A jogger in subzero cold in Duluth, Minn Sunday as Lake Superior piles ice up on the shore in the brutal chill. Photo by Clint Austin of the Duluth News Tribune. |
Even in some parts of the country that are being spared the worst of the cold, there's areas of real trouble with the weather, such as flooding and dangerously strong winds.
More on that near the bottom of that post.
This morning, wind chill readings are in the minus 40s up in northern Minnesota. Wind chill advisories and warnings are up for a huge swath of the northern Plains, Great Lakes area and parts of northern New England.
Wind chill alerts will certainly be part of the vernacular for the rest of the week for a lot of us.
Complicating things further is an energetic little storm system that will be laying down a strip of snow from Montana, southeastward into South Dakota, then Iowa, northern Illinois, Ohio and finally parts of the mid-Atlantic states through Tuesday.
This storm represents a re-enforcing shot of cold arctic air one of several shots of bitter cold this week.
The Northern Plains in particular are in the deep freeze. It's been bitterly cold for a few days now in the Dakotas and northern Minnesota.
I've been picking on Grand Forks, North Dakota as a representative example of how bad it is. It's "warmer" there this morning at 16 below, an improvement over the minus 21 yesterday. But it won't get above zero in Grand Forks until Thursday, and its unlikely to get to 10 above until maybe next Monday.
In the Northeast, and especially northern New England, the most intense cold will come Wednesday night and Thursday, though it will be plenty cold today and tomorrow, too.
Temperatures there will bottom out in the teens and 20s below zero Wednesday night, and wind chills will make it feel like its in the 30s below.
Wednesday night and especially Thursday morning, my plan is to stay inside, not go out at all, layer on the sweaters and keep eating hot food.
Quebec will have it worse. A few places north and east of Montreal can expect low temperatures in the minus 30s Fahrenheit Thursday morning with wind chills in the minus 40s.
This cold wave rivals the intensity of last year's. There will be some record low temperatures in parts of the Plains, Great Lakes and maybe the Northeast.
However, in the annals of American cold waves, this is fairly typical of what we should get as the worst Arctic blasts of most, but not all winters.

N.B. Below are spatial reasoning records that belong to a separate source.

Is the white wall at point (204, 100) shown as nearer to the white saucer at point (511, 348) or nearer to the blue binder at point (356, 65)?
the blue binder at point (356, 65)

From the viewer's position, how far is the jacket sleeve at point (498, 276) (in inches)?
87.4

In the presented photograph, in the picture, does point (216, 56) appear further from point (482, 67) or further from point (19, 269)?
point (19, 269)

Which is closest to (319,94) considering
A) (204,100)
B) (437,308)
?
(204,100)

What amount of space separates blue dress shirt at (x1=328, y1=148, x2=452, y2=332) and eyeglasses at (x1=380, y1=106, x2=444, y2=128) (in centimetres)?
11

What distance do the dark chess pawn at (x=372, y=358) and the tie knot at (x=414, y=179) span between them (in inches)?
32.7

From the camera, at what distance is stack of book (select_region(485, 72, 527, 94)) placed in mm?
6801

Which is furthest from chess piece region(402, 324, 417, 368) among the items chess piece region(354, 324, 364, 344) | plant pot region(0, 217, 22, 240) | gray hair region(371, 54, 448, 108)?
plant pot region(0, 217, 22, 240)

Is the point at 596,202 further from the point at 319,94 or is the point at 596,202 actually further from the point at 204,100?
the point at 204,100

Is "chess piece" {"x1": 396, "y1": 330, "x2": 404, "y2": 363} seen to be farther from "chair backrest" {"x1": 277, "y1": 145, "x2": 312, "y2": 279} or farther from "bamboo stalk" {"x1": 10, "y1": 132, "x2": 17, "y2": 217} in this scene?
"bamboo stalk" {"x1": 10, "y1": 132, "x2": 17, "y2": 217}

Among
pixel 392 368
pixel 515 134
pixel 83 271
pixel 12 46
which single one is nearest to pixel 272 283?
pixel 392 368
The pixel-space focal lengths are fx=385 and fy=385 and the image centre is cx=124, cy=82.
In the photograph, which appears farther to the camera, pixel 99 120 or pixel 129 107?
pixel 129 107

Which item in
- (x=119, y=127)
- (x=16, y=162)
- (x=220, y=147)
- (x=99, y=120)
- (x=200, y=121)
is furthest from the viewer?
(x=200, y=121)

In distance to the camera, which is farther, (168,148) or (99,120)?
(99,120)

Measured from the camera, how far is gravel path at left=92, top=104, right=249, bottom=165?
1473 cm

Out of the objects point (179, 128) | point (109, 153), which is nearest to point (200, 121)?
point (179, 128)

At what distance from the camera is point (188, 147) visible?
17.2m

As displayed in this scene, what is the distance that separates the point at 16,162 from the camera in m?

Plus, unlike last year, this cold won't become entrenched for months. By next week, it won't exactly be warm across the northern United States, but conditions will be milder, with temperatures closer to the normal chill you'd expect during the coldest month of the year in the Great White North.
As I mentioned, there's other weather trouble spots in the nation. High winds are raking parts of Wyoming today, with wind gusts expected to exceed 70 mph in spots. Winds are already gusting to 60 mph in Rawlins, Wyoming this morning.
They're warning truckers on Interstates 80 and 25, and other major roads they could be blown off the pavement by the crosswinds
Also, snow on the ground is going to blow around, creating Wyoming ground blizzards with zero visibility at times.
Yuck!
In Washington State, coastal regions and parts of the Olympic Mountains have received four to nine inches of rain, basically record amounts. The Cascade Mountains have also had a lot of rain. It's warm in Washington, the the freezing level is high.
Places inthe mountains that usually get snow this time of year are getting rain. There's some pretty substantial flooding going on in those areas. Also the rain and high elevation wet snow has caused a big danger of avalanches. Landslides are also a big worry.
That rain should taper off later today and tonight, but still, there's quite a few problems going on in Washington, today.
It probably makes them wish they were shivering, instead, like much of the rest of the nation.